The church has a 2,300-ton dome. The height between the floor and the highest point of the dome is 32 m. During construction, approximately 450,000 bricks were used. The floor is entirely covered with marble and the pews, which can hold one thousand people, are made of special wood from Equatorial Guinea and customized for the church. The pews have been removed.

The church is unconsecrated and has no Catholic icon. It is currently used to host art exhibitions.

===Theater===
The theater has a Hellenic style facade and similar dimensions to the Parthenon. Above the central pediment there is a big coat of arms of Spain from 1945.

The capacity of the theater is about 1,500. It was the first totally air-conditioned theater, using an underground system of air distribution.
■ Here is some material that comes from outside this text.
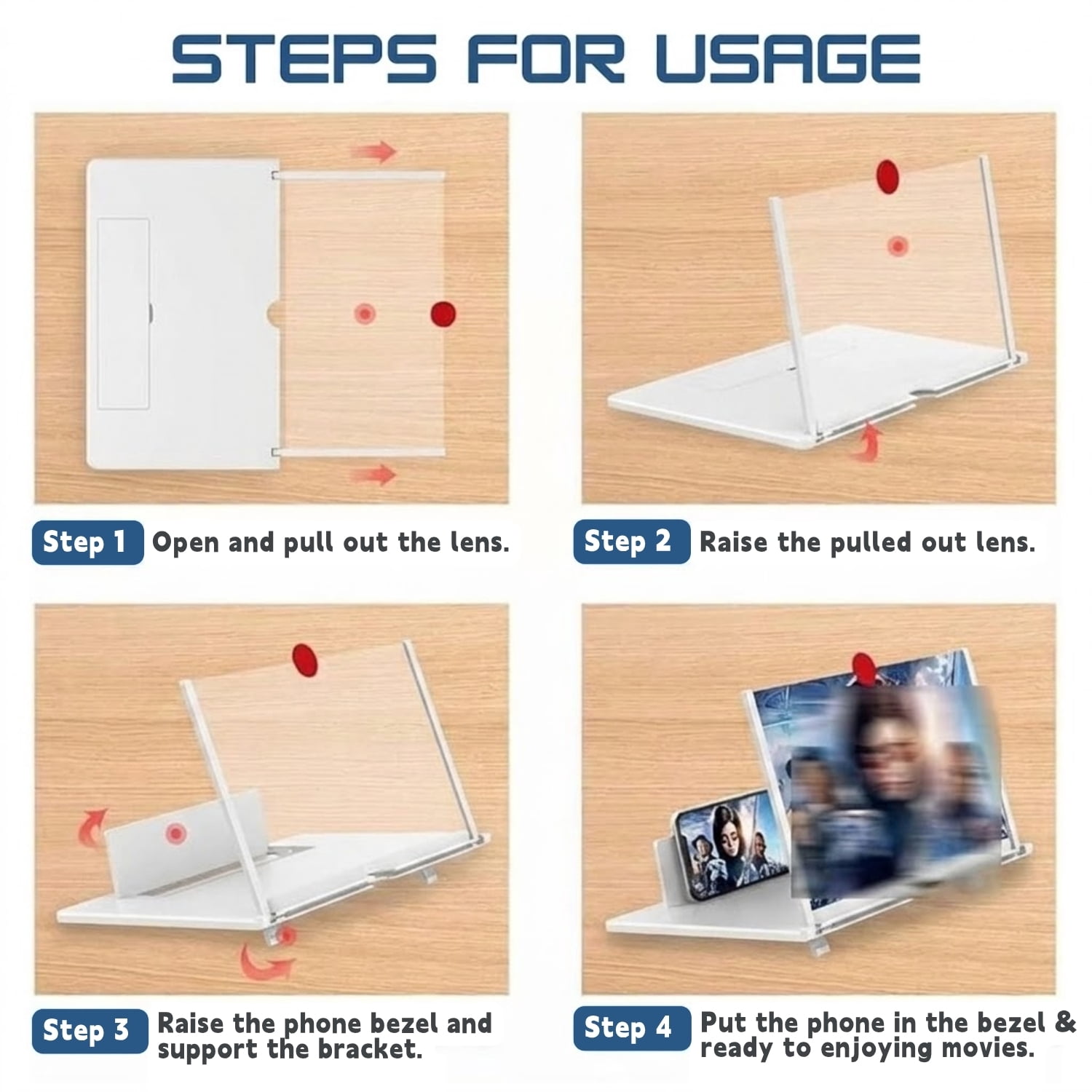 STEPS FOR USAGE

Step 1 Open and pull out the lens.

Step 2 Raise the pulled out lens.

Step 3 Raise the phone bezel and support the bracket.

Step 4 Put the phone in the bezel & ready to enjoying movies.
The frontispiece was decorated with a 120-m^{2} fresco of Enrique Segura. When the building was abandoned, it was damaged by humidity and was replaced by a big shell of wood to improve the acoustics.

===Tower===
With a height of 117 m, the tower is modeled after that of Giralda, the bell tower in the Cathedral of Seville. An elevator brings visitors to the balcony to enjoy sweeping views of Gijón.

The tower of the Universidad Laboral is the tallest building in Asturias and the tallest stone building in Spain.

==Current uses==
Several institutions are located in the main building, such as LABoral Centro de Arte y Creación Industrial, faculties of the University of Oviedo, the Drama High School of Asturias and the Professional Music School of Gijón. Laboral Ciudad de la Cultura was inaugurated in 2007.
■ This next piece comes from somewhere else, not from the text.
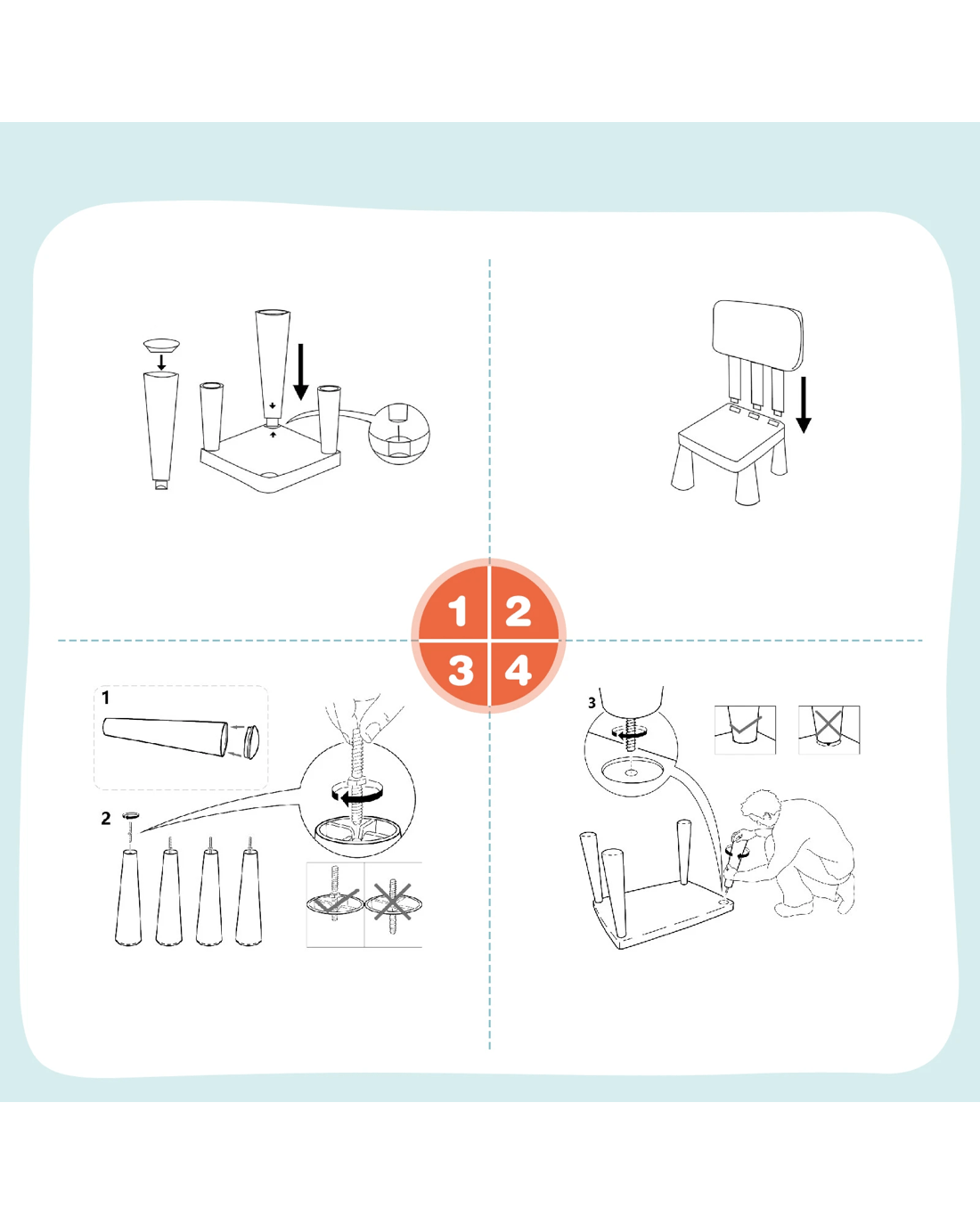 1 2
3 4

1

2

3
In the rest of the lands bequeathed by the José Antonio Girón Foundation to the Universidad Laboral, other new facilities were created. In the Lloreda farm, a municipal golf course was created and in the Agronomic farm of Somió, the High School of the Universidad Laboral was built. The old convent of the Clarisas is now the headquarters of the Radiotelevisión del Principado de Asturias. The Hospital of Cabueñes, the municipal morgue, the Scienfic and Technologic Park and the Campus of Gijón, as part of the University of Oviedo, now occupy the former sporting grounds.

The world center of Research and development of the German multinational ThyssenKrupp is located In the northern wing, with a building of about 2,000 m^{2}.

The Universidad Laboral has been used in several films, including those of the Spanish director José Luis Garci, La gran aventura de Mortadelo y Filemón and Fuga de Cerebros, which stood in for Oxford University.